ASSOCIATION OF THE –308 (G->A) POLYMORPHISM OF TUMOR NECROSIS FACTOR α WITH MYOCARDIAL INFARCTION AND SUDDEN CARDIAC DEATH
Tulyakova G1,*, Nasibullin T1, Salmanov A2, Avzaletdinova D1, Khusnutdinova E1, Zakirova A3, Mustafina O1
*Corresponding Author: Dr. Gulnara Tulyakova, Institute of Biochemistry and Genetics, Ufa Research Center, Russian Academy of Sciences, October Avenue 69, 450054, Ufa, Bashkortostan, Russia; Tel.: +7-3472-361176; Fax: +7-3472-356100; E-mail: gulnarat@mail.ru
page: 31

Abstract

Inflammation plays an important role in the patho­genesis of atherosclerosis. This study looked for a possible association of the –308 (G->α) polymorphism of tumor necrosis factor-α (TNF-α), a pro-inflammatory cytokine, with myocardial infarction and sudden cardiac death (SCD). The polymorphism was studied by a polymerase chain reaction-restriction fragment length polymorphism (PCR-RFLP) method in 306 male patients with myocardial infarction (MI), 149 individuals with SCD and 245 healthy controls.
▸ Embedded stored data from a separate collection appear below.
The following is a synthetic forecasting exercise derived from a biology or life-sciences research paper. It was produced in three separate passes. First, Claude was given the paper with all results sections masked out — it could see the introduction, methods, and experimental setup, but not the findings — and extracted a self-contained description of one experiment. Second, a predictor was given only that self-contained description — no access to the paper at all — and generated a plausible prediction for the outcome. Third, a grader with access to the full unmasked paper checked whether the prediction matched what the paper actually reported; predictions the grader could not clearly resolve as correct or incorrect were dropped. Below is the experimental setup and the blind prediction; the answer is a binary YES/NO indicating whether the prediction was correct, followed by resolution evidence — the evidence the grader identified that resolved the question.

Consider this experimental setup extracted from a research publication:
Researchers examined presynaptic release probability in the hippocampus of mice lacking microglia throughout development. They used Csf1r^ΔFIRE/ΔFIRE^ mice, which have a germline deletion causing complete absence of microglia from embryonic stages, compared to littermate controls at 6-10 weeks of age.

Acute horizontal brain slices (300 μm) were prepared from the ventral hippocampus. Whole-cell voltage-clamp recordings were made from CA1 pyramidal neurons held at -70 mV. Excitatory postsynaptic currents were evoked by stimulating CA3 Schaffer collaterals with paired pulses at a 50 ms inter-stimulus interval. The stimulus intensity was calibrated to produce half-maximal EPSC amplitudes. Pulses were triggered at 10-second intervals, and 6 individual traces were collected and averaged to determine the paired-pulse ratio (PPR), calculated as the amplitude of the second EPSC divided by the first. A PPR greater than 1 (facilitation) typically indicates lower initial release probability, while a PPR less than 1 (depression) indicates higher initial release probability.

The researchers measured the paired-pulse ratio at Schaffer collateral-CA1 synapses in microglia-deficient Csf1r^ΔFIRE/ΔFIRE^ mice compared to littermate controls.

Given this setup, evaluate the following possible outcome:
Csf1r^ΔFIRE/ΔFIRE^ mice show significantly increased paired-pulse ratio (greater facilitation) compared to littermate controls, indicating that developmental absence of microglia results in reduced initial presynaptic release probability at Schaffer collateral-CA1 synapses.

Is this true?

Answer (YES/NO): NO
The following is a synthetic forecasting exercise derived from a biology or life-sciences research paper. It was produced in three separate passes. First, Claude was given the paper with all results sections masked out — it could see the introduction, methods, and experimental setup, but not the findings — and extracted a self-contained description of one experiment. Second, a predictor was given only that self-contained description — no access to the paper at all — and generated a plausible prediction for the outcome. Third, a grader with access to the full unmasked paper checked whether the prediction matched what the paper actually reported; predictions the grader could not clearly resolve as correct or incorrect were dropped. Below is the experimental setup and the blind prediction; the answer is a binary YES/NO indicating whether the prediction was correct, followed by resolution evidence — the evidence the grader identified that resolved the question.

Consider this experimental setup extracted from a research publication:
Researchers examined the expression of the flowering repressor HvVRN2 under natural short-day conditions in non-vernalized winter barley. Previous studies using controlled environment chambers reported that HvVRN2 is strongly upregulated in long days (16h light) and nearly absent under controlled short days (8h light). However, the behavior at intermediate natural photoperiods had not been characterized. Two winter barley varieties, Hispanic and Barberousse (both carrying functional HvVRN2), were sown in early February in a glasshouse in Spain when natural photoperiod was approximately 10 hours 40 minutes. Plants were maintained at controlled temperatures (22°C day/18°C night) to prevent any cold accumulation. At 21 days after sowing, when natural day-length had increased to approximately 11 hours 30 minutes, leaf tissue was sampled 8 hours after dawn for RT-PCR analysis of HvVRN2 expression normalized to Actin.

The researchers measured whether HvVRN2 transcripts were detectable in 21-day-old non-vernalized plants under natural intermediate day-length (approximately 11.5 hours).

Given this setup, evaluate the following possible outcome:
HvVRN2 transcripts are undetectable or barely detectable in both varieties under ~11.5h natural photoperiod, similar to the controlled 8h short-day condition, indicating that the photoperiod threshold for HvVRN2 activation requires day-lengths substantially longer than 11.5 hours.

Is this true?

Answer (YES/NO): NO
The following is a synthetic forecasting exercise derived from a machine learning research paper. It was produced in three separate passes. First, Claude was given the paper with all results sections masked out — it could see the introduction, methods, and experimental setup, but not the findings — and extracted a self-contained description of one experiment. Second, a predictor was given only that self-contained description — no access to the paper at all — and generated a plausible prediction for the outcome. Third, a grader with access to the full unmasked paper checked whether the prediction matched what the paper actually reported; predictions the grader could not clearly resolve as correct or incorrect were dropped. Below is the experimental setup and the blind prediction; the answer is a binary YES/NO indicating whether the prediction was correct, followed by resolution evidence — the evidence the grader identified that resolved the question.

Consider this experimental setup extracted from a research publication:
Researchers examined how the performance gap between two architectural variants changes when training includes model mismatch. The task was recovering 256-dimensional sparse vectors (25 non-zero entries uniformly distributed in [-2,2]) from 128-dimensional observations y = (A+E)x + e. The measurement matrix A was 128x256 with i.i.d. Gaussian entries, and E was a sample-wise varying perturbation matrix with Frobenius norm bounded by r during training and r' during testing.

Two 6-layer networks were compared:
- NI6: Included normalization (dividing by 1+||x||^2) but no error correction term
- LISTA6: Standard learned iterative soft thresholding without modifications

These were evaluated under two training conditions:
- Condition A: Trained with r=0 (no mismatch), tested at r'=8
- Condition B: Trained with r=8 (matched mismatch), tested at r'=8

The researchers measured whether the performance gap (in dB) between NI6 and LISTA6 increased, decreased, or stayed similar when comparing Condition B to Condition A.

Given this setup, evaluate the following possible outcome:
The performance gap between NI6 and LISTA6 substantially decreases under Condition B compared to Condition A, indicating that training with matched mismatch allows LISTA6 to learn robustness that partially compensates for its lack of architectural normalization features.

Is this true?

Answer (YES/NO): NO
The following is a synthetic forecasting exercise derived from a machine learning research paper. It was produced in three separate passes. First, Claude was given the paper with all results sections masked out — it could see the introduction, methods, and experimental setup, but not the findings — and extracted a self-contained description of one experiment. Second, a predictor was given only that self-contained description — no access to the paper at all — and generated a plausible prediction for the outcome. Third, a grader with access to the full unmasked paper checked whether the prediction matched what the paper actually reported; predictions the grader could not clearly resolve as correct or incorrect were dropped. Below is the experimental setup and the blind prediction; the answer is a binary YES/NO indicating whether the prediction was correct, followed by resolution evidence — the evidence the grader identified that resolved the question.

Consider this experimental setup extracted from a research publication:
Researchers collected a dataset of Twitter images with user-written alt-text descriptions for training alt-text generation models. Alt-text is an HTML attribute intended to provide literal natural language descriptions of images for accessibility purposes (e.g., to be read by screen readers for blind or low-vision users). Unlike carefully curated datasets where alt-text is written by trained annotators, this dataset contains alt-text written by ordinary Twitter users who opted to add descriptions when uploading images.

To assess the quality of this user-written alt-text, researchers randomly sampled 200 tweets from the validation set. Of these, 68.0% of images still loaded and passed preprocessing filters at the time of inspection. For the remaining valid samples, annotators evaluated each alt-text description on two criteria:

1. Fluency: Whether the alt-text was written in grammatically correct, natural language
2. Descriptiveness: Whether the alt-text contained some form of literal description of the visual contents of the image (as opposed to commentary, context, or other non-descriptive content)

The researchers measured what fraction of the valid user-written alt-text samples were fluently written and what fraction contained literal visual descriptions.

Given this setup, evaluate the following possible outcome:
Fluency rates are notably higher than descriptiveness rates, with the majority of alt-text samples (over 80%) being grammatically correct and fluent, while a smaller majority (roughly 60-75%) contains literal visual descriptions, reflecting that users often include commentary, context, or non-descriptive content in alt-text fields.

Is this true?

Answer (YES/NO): NO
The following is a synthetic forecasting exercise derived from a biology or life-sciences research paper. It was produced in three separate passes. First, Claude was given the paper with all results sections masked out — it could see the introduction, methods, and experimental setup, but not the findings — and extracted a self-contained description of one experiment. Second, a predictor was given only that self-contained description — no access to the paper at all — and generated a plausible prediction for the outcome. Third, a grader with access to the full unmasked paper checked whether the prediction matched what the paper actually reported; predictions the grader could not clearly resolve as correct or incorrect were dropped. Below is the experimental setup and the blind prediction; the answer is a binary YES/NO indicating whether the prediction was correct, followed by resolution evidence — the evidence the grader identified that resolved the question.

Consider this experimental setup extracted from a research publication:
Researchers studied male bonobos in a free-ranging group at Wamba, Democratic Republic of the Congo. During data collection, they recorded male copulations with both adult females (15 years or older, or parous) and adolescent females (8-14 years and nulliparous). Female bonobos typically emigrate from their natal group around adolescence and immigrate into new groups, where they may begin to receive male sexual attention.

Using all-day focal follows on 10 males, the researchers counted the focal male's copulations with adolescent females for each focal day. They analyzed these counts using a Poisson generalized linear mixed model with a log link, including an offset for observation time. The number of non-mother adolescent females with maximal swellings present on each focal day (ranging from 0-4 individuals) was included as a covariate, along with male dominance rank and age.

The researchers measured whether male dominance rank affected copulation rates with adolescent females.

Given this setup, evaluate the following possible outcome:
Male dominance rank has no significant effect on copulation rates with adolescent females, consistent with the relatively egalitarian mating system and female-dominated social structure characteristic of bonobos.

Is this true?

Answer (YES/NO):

The frequency of TNFA1 allele was 84.96% in the control group, 89.05% in the patients with MI, and 82.89% in the individuals with SCD, and of the TNFA2 allele 15.04, 10.95 and 17.11%, respectively. No significant differences in the genotype and allele frequencies were found between the study groups and the healthy control individuals. But, in the patients with MI and those with SCD, the frequencies of the TNFA2 allele (17.11 vs. 10.95%, p = 0.007) and theTNFA1/2 genotype (34.23 vs. 19.93%, p = 0.001) in the group with SCD were significantly higher. We conclude that the –308 (G->α) polymorphism of the TNF-α gene is not associated with MI or SCD in the male population of Bashkortostan, but may be a marker of SCD in patients with coronary artery disease.
Key words: Atherosclerosis, Gene, Myocardial infarction (MI), Polymorphism, Tumor necrosis factor-α (TNF-α).